> **WORK TO COMPLETE**
Copy out the records below word for word, leaving out the pictures.

----- RAW DATA -----

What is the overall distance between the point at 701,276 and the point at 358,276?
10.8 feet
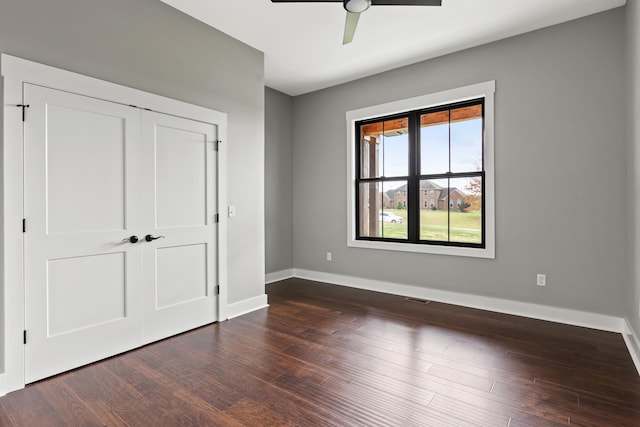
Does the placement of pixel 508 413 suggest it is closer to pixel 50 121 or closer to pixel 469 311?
pixel 469 311

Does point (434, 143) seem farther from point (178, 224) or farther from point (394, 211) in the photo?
point (178, 224)

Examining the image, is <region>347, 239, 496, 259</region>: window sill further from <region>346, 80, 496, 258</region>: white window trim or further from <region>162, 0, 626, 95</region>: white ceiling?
<region>162, 0, 626, 95</region>: white ceiling

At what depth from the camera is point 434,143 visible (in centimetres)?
434

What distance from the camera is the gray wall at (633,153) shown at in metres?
2.54

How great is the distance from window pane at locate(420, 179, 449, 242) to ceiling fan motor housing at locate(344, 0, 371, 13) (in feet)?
8.21

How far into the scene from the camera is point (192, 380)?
2.32 meters

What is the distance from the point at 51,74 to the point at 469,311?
4386 millimetres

-----

> **ANSWER FOR THIS EXERCISE**
What is the overall distance between the point at 701,276 and the point at 358,276?
10.8 feet
Does the placement of pixel 508 413 suggest it is closer to pixel 50 121 or closer to pixel 469 311?
pixel 469 311

Does point (434, 143) seem farther from point (178, 224) or farther from point (394, 211) in the photo?
point (178, 224)

Examining the image, is <region>347, 239, 496, 259</region>: window sill further from <region>346, 80, 496, 258</region>: white window trim or further from <region>162, 0, 626, 95</region>: white ceiling?
<region>162, 0, 626, 95</region>: white ceiling

At what depth from the camera is point 434,143 visible (in centimetres)?
434

What distance from the camera is the gray wall at (633,153) shown at in metres?
2.54

How great is the distance from window pane at locate(420, 179, 449, 242) to ceiling fan motor housing at locate(344, 0, 371, 13) (in feet)?
8.21

How far into the scene from the camera is point (192, 380)?
2.32 meters

What is the distance from the point at 51,74 to the point at 469,311?
4386 millimetres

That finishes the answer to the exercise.